His last film before the bonanza was My Sister, My Love (1966), based on ’Tis Pity She’s a Whore, set in eighteenth-century Syskonbadd and starring Bibi Anders­son as the eponymous eighteenth-century sis gone bad and Per Oscars­son as the twin brother with whom she’s enjoying a vigorous incestuous relationship. The critics yawned: unconventional sex in a conventional narrative structure—you’ll have to do better than that. Some years ago, I visited the British director Derek Jarman on the set of his War Requiem. Racked by AIDS and wheezing and coughing somewhat distractedly, he quite out of the blue named My Sister, My Love and its startling ending—a new life retrieved from death—as one of the films that had made the most profound impact on him. And I’d wager that, unlike Norman Mailer, he meant it, for why otherwise mention it? By then, Vilgot Sjöman was an all-but-forgotten one-hit provocateur.

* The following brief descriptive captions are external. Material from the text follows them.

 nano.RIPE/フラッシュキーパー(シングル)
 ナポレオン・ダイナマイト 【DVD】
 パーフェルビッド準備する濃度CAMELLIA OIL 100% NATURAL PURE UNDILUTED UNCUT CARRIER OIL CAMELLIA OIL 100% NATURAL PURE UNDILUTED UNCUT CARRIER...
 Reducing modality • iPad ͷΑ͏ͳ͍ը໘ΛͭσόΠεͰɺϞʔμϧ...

He followed I Am Curious (Yellow) with I Am Curious (Blue), whose material was in effect leftovers from the first film. Yellow and blue are the colors of the Swedish flag, and the idea of the two films was that in combination, you got a complete picture of the state. Blue, or Jag Ar NyfikenBlå, concerned itself, according to Sjöman, with the Church, prison camps, government, and so forth—which, practically speaking, boiled down to Yellow with a lot less sex. To fans of the first film, Blå was a big blah. Some critics argued that Yellow was a man’s film and Blue was a woman’s film, but if you did as Sjöman suggested and laid the movies end to end, you noticed more people were getting laid end to end in the first film. I Am Curious (Yellow) was the blue film, I Am Curious (Blue) was the red film—socialist politics leavened fitfully by Sjöman’s camera lovingly lingering on the sweetly chubby Lena, his muse.

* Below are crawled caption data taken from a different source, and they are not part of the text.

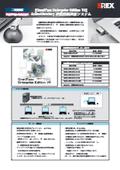 指紋認証データベースソフト「OmniPass EE V4」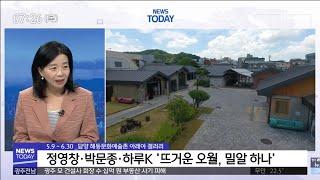 [뉴스투데이](이슈인-문화) '기분 전환' 담양 예술 …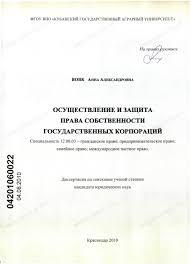 Диссертация на тему Осуществление и защита права собственности  Диссертация и автореферат на тему Осуществление и защита права собственности государственных корпораций dissercat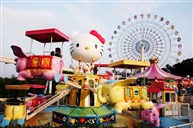 Hello Kitty Town(包入場)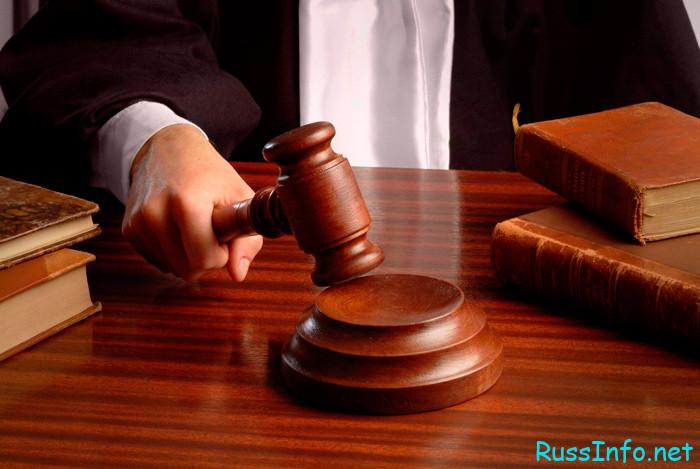 Будет ли повышение зарплаты аппарату суда в 2022 году?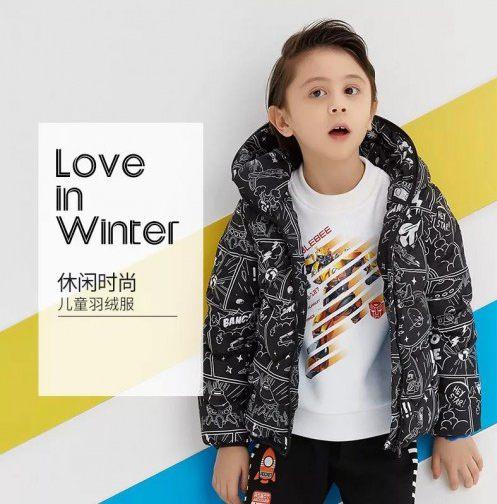 ABC KIDS 2018年冬季新品,让我们温暖起航!Tue Nov 13 2018 09:52:29 GMT+0800 (中国标准时间)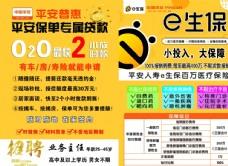 中国平安保险E生保宣传单折页图片
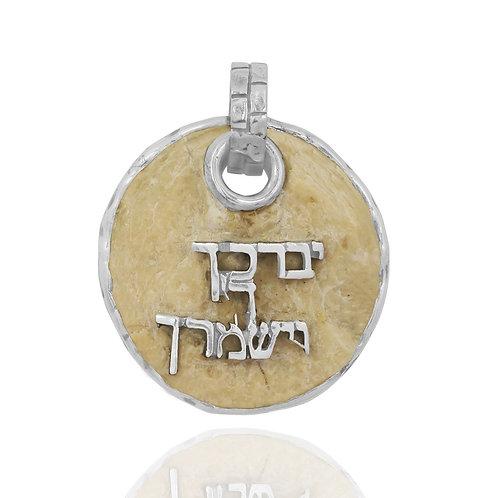 NP11962-JRSL - Round Classic Jerusalem Stone Pendant with Blessing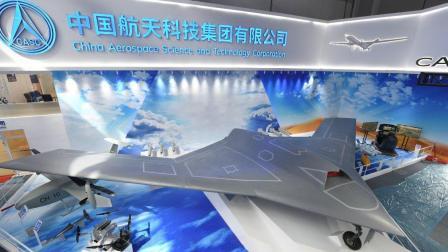 探秘中国军力2.0时代 国产隐身无人机或将装备航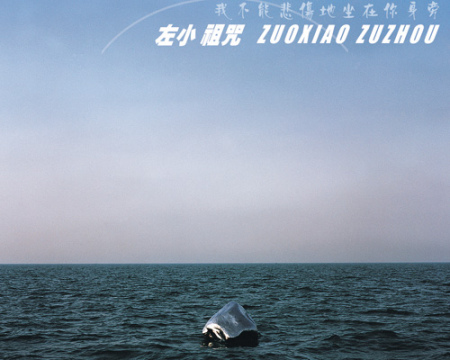 中国最贵摇滚唱片《我不能悲伤地坐在你身旁》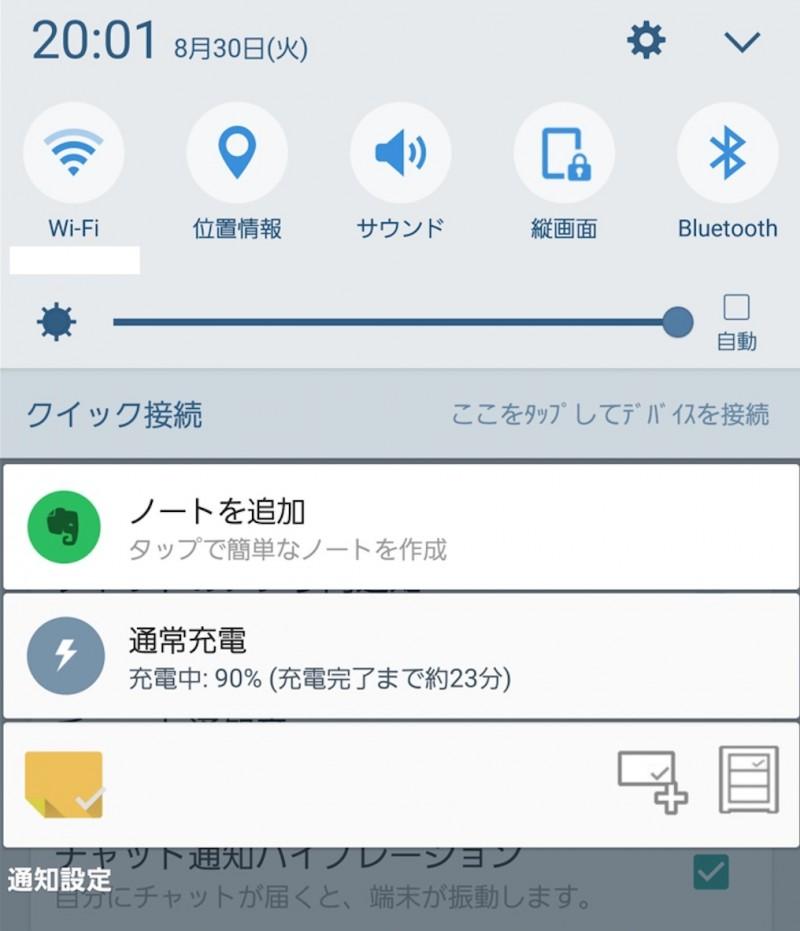 スクリーンショット 2016-08-30 20.09.30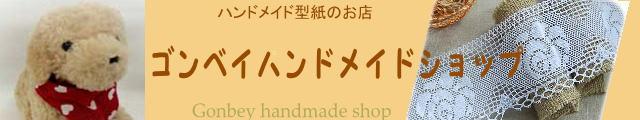 小物とバッグ ハンドメイド型紙の店 ゴンベイハンドメイドショップ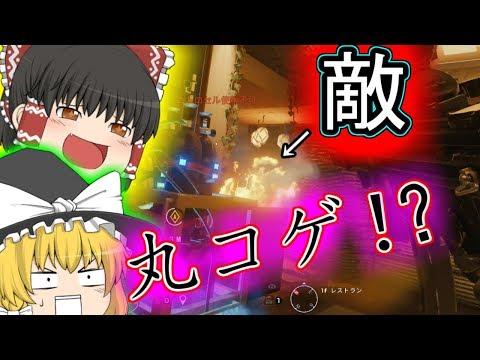 【ゆっくり実況】レインボーシックスシージ#1(仮)「初心者がミラクルを起こす!?」 - YouTube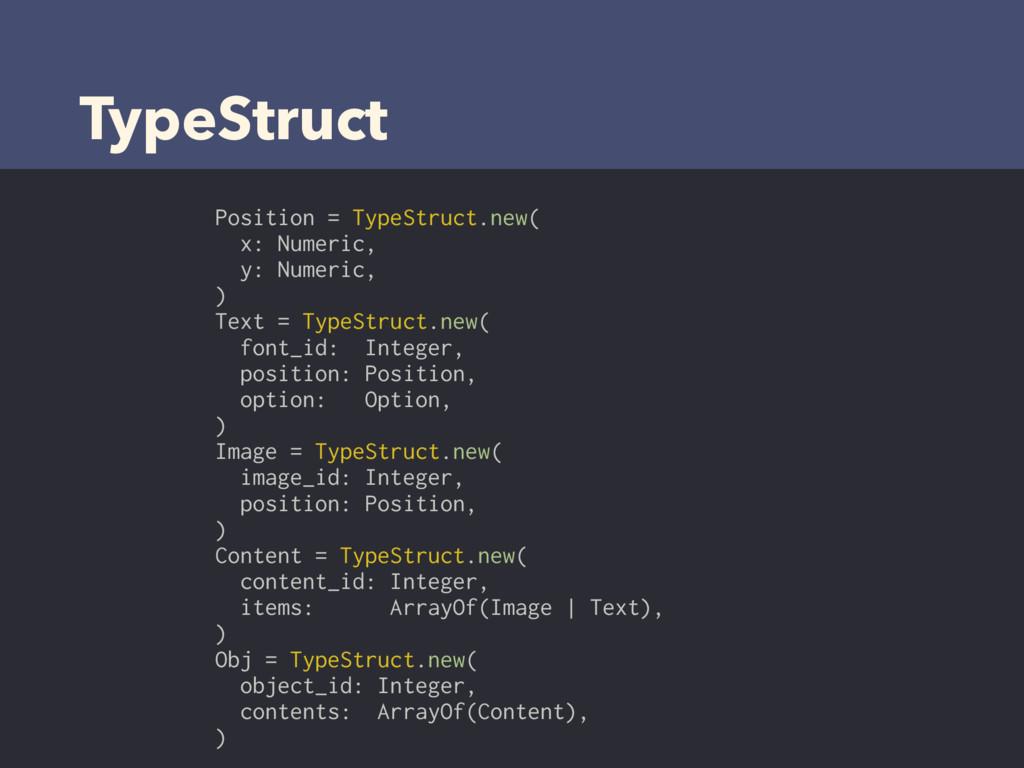 TypeStruct Position = TypeStruct.new( x: Numeri...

And that was it. Having been raped by a German shepherd in Sjöman’s 491 and had her oral-sex technique analyzed by the U.S. Supreme Court, Lena Nyman figured she’d exhausted the director’s range of possibilities and went off to become one of the most respected serious actresses at the Royal Dramatic Theatre, in Stockholm. Sjöman, on the other hand, went off to make Till Sex Do Us Part, a farce with a hit title it couldn’t live up to. He kept busy: lots of books, not so many films, and with diminishing returns. In the wake of I Am Curious came more films for the curious: The Devil in Miss Jones and Last Tango in Paris, with suburban audiences lining up to see Brando bark, “Get the butter!” And then came video and the Internet, and the mainstream sex film faded away as quickly as it had appeared. New stars mostly declined to take their clothes off, and even with his on, Brando looked as if he’d have been better advised to yell, “Get the I Can’t Believe It’s Not Butter!”

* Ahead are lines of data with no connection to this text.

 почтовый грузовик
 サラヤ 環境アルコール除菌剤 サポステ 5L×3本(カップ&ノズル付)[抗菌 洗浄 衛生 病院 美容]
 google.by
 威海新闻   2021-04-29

It seems hard now to recall what the fuss was all about, and indeed, from the bemused tone of some obituaries, Vilgot Sjöman might as well have been a director of silent movies or singing-cowboy pictures or some other obsolete genre. Cinematic sex, like so much real sex, was over almost as soon as it had begun. By the nineties there was no surer way to laughing-stock status in Hollywood than some ill-considered “erotica.” Joe Eszterhas’s reputation never recovered from Showgirls, and poor Sharon Stone was reduced to blaming the failure of Basic Instinct 2 on cowardly moviegoers unwilling to go against the new puritanism of the Bush tyranny. Apparently we’re no longer curious, but we are yellow.